(Exercise objective):
Repeat the data exactly, with every line included.

(Data extract):
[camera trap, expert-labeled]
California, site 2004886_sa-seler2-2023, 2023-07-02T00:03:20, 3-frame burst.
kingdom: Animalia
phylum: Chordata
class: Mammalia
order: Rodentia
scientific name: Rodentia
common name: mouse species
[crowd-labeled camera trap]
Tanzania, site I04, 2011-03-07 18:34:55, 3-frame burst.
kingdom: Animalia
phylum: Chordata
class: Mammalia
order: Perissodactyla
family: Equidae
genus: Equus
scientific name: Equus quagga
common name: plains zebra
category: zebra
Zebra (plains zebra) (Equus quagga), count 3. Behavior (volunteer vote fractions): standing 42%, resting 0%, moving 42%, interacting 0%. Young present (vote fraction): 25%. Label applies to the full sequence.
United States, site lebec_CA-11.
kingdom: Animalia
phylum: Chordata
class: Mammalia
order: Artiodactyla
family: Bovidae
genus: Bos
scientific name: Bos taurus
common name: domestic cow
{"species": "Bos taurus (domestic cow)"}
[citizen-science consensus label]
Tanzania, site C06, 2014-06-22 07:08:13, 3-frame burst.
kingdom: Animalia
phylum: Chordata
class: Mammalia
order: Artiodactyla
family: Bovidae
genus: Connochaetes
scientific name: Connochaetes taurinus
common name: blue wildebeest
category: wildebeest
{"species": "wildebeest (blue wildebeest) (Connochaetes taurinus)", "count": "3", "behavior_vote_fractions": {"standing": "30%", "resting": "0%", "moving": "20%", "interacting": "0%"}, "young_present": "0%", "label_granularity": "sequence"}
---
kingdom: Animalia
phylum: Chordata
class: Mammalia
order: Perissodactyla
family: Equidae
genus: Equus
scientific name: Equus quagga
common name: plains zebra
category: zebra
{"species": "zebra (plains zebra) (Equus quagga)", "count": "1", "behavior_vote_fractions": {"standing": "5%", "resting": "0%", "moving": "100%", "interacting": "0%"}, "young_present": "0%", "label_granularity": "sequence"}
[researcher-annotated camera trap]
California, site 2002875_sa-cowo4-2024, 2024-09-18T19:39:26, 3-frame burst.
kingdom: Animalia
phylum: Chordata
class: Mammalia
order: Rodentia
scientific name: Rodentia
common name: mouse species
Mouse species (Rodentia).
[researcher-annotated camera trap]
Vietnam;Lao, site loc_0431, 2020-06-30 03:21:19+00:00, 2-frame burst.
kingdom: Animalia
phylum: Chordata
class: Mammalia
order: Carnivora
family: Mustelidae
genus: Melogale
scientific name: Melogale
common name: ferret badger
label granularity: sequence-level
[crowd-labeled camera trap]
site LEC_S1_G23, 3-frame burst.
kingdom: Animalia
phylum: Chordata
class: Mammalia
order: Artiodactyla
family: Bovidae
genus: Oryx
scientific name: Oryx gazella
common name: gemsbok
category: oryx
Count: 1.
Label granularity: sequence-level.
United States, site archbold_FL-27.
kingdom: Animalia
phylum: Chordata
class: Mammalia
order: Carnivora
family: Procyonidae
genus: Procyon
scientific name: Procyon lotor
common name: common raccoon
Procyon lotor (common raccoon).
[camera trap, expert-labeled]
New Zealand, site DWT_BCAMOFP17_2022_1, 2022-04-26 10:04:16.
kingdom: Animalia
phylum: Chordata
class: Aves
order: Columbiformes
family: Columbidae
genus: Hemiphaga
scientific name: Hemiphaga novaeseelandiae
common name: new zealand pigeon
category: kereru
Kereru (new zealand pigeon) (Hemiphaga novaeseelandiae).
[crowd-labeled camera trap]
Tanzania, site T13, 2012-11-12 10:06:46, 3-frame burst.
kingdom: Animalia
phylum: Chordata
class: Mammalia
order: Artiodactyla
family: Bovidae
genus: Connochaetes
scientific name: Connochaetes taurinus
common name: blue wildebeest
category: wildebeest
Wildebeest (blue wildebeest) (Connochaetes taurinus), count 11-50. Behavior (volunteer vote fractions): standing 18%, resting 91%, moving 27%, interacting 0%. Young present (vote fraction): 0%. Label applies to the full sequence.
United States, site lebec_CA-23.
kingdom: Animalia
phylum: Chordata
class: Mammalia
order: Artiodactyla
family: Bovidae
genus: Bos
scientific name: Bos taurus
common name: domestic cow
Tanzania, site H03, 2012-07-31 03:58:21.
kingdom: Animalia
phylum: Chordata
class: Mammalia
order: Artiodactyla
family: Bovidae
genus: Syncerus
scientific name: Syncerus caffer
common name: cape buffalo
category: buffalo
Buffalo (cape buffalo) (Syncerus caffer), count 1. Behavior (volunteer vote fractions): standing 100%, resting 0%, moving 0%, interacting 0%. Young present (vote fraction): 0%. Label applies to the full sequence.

(Exercise output):
[camera trap, expert-labeled]
California, site 2004886_sa-seler2-2023, 2023-07-02T00:03:20, 3-frame burst.
kingdom: Animalia
phylum: Chordata
class: Mammalia
order: Rodentia
scientific name: Rodentia
common name: mouse species
[crowd-labeled camera trap]
Tanzania, site I04, 2011-03-07 18:34:55, 3-frame burst.
kingdom: Animalia
phylum: Chordata
class: Mammalia
order: Perissodactyla
family: Equidae
genus: Equus
scientific name: Equus quagga
common name: plains zebra
category: zebra
Zebra (plains zebra) (Equus quagga), count 3. Behavior (volunteer vote fractions): standing 42%, resting 0%, moving 42%, interacting 0%. Young present (vote fraction): 25%. Label applies to the full sequence.
United States, site lebec_CA-11.
kingdom: Animalia
phylum: Chordata
class: Mammalia
order: Artiodactyla
family: Bovidae
genus: Bos
scientific name: Bos taurus
common name: domestic cow
{"species": "Bos taurus (domestic cow)"}
[citizen-science consensus label]
Tanzania, site C06, 2014-06-22 07:08:13, 3-frame burst.
kingdom: Animalia
phylum: Chordata
class: Mammalia
order: Artiodactyla
family: Bovidae
genus: Connochaetes
scientific name: Connochaetes taurinus
common name: blue wildebeest
category: wildebeest
{"species": "wildebeest (blue wildebeest) (Connochaetes taurinus)", "count": "3", "behavior_vote_fractions": {"standing": "30%", "resting": "0%", "moving": "20%", "interacting": "0%"}, "young_present": "0%", "label_granularity": "sequence"}
---
kingdom: Animalia
phylum: Chordata
class: Mammalia
order: Perissodactyla
family: Equidae
genus: Equus
scientific name: Equus quagga
common name: plains zebra
category: zebra
{"species": "zebra (plains zebra) (Equus quagga)", "count": "1", "behavior_vote_fractions": {"standing": "5%", "resting": "0%", "moving": "100%", "interacting": "0%"}, "young_present": "0%", "label_granularity": "sequence"}
[researcher-annotated camera trap]
California, site 2002875_sa-cowo4-2024, 2024-09-18T19:39:26, 3-frame burst.
kingdom: Animalia
phylum: Chordata
class: Mammalia
order: Rodentia
scientific name: Rodentia
common name: mouse species
Mouse species (Rodentia).
[researcher-annotated camera trap]
Vietnam;Lao, site loc_0431, 2020-06-30 03:21:19+00:00, 2-frame burst.
kingdom: Animalia
phylum: Chordata
class: Mammalia
order: Carnivora
family: Mustelidae
genus: Melogale
scientific name: Melogale
common name: ferret badger
label granularity: sequence-level
[crowd-labeled camera trap]
site LEC_S1_G23, 3-frame burst.
kingdom: Animalia
phylum: Chordata
class: Mammalia
order: Artiodactyla
family: Bovidae
genus: Oryx
scientific name: Oryx gazella
common name: gemsbok
category: oryx
Count: 1.
Label granularity: sequence-level.
United States, site archbold_FL-27.
kingdom: Animalia
phylum: Chordata
class: Mammalia
order: Carnivora
family: Procyonidae
genus: Procyon
scientific name: Procyon lotor
common name: common raccoon
Procyon lotor (common raccoon).
[camera trap, expert-labeled]
New Zealand, site DWT_BCAMOFP17_2022_1, 2022-04-26 10:04:16.
kingdom: Animalia
phylum: Chordata
class: Aves
order: Columbiformes
family: Columbidae
genus: Hemiphaga
scientific name: Hemiphaga novaeseelandiae
common name: new zealand pigeon
category: kereru
Kereru (new zealand pigeon) (Hemiphaga novaeseelandiae).
[crowd-labeled camera trap]
Tanzania, site T13, 2012-11-12 10:06:46, 3-frame burst.
kingdom: Animalia
phylum: Chordata
class: Mammalia
order: Artiodactyla
family: Bovidae
genus: Connochaetes
scientific name: Connochaetes taurinus
common name: blue wildebeest
category: wildebeest
Wildebeest (blue wildebeest) (Connochaetes taurinus), count 11-50. Behavior (volunteer vote fractions): standing 18%, resting 91%, moving 27%, interacting 0%. Young present (vote fraction): 0%. Label applies to the full sequence.
United States, site lebec_CA-23.
kingdom: Animalia
phylum: Chordata
class: Mammalia
order: Artiodactyla
family: Bovidae
genus: Bos
scientific name: Bos taurus
common name: domestic cow
Tanzania, site H03, 2012-07-31 03:58:21.
kingdom: Animalia
phylum: Chordata
class: Mammalia
order: Artiodactyla
family: Bovidae
genus: Syncerus
scientific name: Syncerus caffer
common name: cape buffalo
category: buffalo
Buffalo (cape buffalo) (Syncerus caffer), count 1. Behavior (volunteer vote fractions): standing 100%, resting 0%, moving 0%, interacting 0%. Young present (vote fraction): 0%. Label applies to the full sequence.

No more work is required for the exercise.